All I can think as I watch him speak is how much I know about that dark place, how I’ve felt it and wished I had what he had. That there is so much in me that feels like it needs to be drowned out, so I keep the noise up.

“I don’t have all the answers,” he says. “Nobody does. All I can say is I’m here. I’m trying. I’m going to keep trying. And for those of you who are new, I can see you sitting there in the back, itching to get out and use again. I know you don’t know what to make of all this shit, all these fuckin’ weirdos talking about bullshit like serenity and acceptance and regret. These strange steps. Kinda touchy-feely, right? I just want to say, that’s where it’s at. In your feelings. We’ve all had those thoughts, the ones that tell you to say fuck it and drink or fuck it and go get high because otherwise what’s the point of just walking around feeling like you want to die? Listen, you have friends in this room. People who want to help. Everyone here knows what you’re going through because we’ve been through it too. You don’t have to be alone. You can come to a meeting. You can find a sponsor. I’ll sponsor you if you want. That’s why we’re here. And I promise you, this life is so much better than the one spent using in the dark. It’s good to be with people, among friends. My brother is here because I’m giving him my three-year chip.”

He looks at me. I am shaking. It’s all so familiar and real and I’m so glad he didn’t die and I remember how angry he was when we were kids and how abandoned he was at the School in Synanon, sitting alone on the playground with no mom or dad, how Mom turned him into a mental patient when we left, blaming him for his anger instead of acknowledging he had every reason in the world to be angry. I feel so proud of him now, in awe of his journey, so lost in mine.
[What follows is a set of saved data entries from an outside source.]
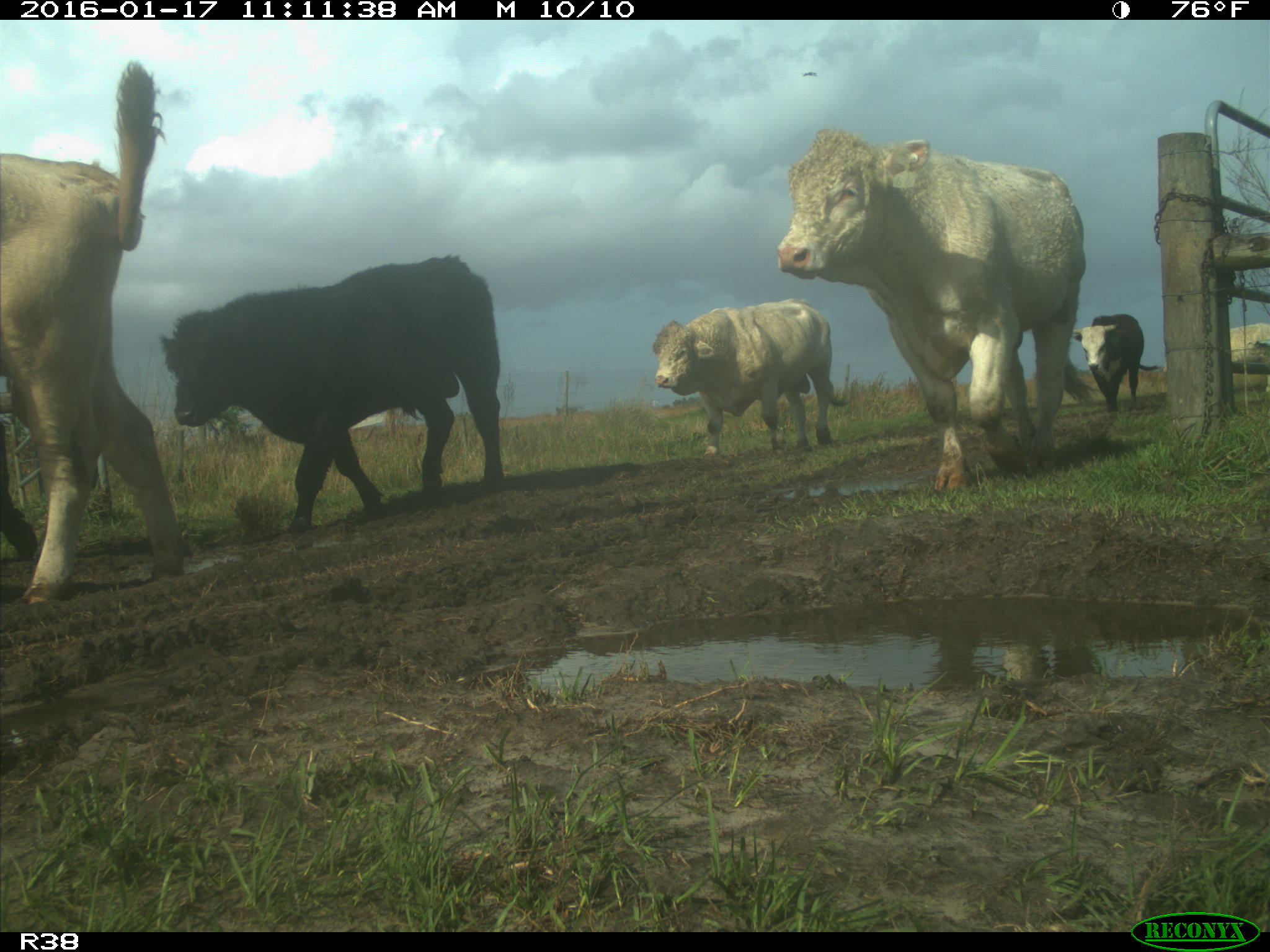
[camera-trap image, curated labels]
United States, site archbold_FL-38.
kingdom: Animalia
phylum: Chordata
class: Mammalia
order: Artiodactyla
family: Bovidae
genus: Bos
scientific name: Bos taurus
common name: domestic cow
“Anyway, I’m grateful. Grateful for tonight. Grateful for this program. Grateful for all of you. Thank you.” The room erupts in applause and the chair thanks him for speaking and someone brings a small chocolate cake from the back and gives it to me to give to him. I walk to the front and he blows out the candles and gives me a hug. He doesn’t let go, just squeezes me tight and says, “I love you, little bro. I don’t know where I’d be without you.” I kiss his cheek and tell him I’m proud of him and the room forms a giant circle and we all hold hands and say the Lord’s Prayer just like we did at the AA campouts when we were kids. When it’s over, he is mobbed by the young Dope Fiends who surround him like nervous children. They ask him questions, with a look in their eyes like the world depends on what he says next, like he has something they need to breathe.
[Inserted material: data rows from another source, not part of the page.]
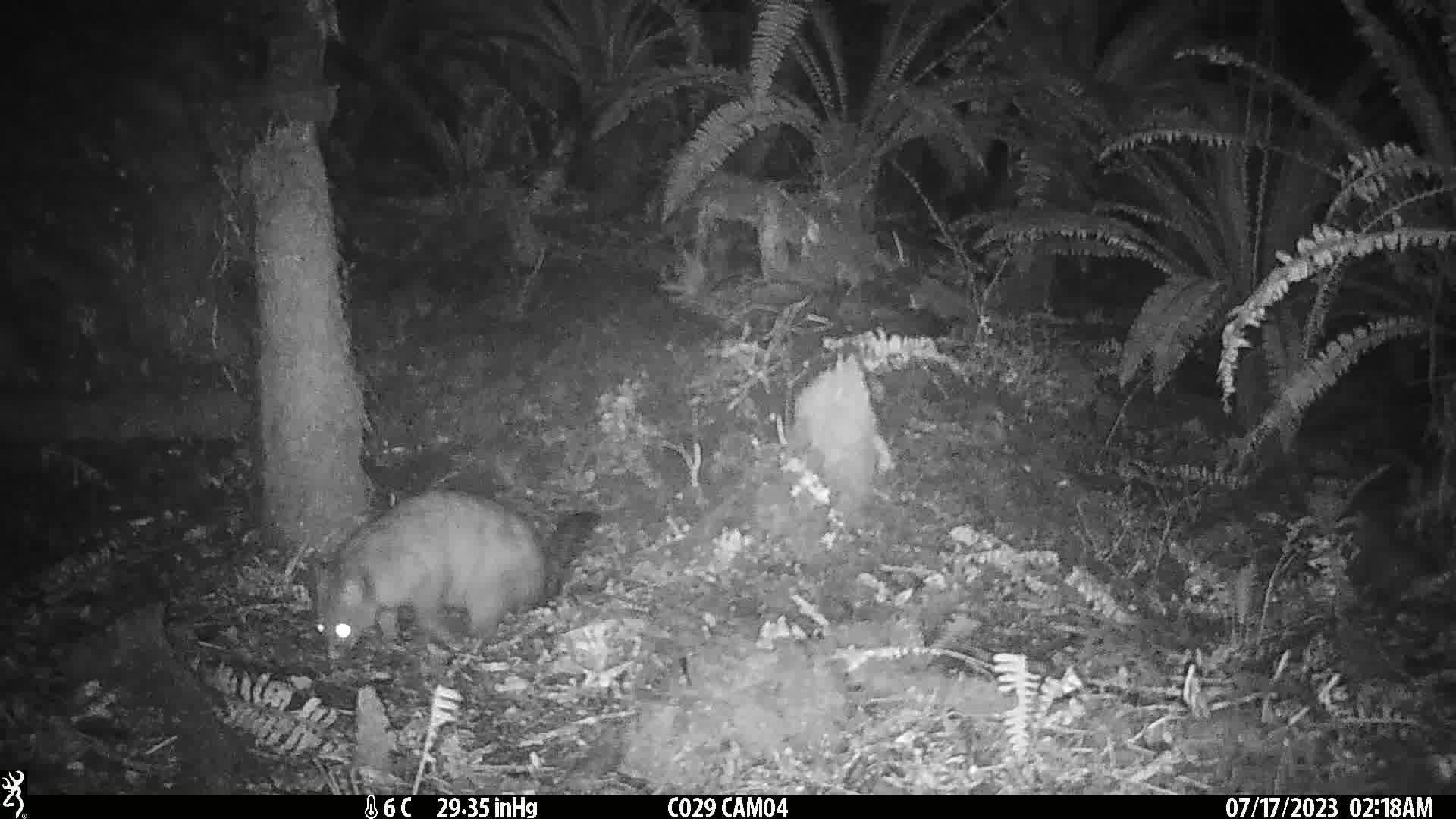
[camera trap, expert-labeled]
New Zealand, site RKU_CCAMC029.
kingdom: Animalia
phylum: Chordata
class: Mammalia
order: Diprotodontia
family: Phalangeridae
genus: Trichosurus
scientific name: Trichosurus vulpecula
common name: common brushtail possum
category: possum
They go outside to smoke and I sit in the chair in the front row and think about what he said, how far my life is from anything like the serenity or acceptance or peace he described, how much I live in that darkness, dancing around it like a moth around a flame.

 

* * *

 

GRANDMA JULIETTE DIED the week the tour ended. They called me and I drove over to the house in Westchester in a panic to see her with the breathing machine still pushing air into her nose. I pulled the tubes out of her nostrils because everyone seemed stunned, motionless, as if it wasn’t real as long as the machine did its work. I checked her pulse at her neck and told everyone she was gone and sat next to her in her little red sweatshirt, my arm around her shoulders as her spirit soared through the room while Aunt Nancy screamed and Bonnie cried in my father’s arms.

I felt her spirit again when we played the homecoming show at Walt Disney Concert Hall in downtown Los Angeles five days later, her presence, the sense that she and my grandfather were dancing in the air above the audience, right next to that beautiful pipe organ shaped like an enormous haystack. I sang a song that reminded me of them, missing them, fully aware of how far I was from the thing they had, the thing I wish I could have: a partner, a friend, a great love to dance with in a beautiful place after I die.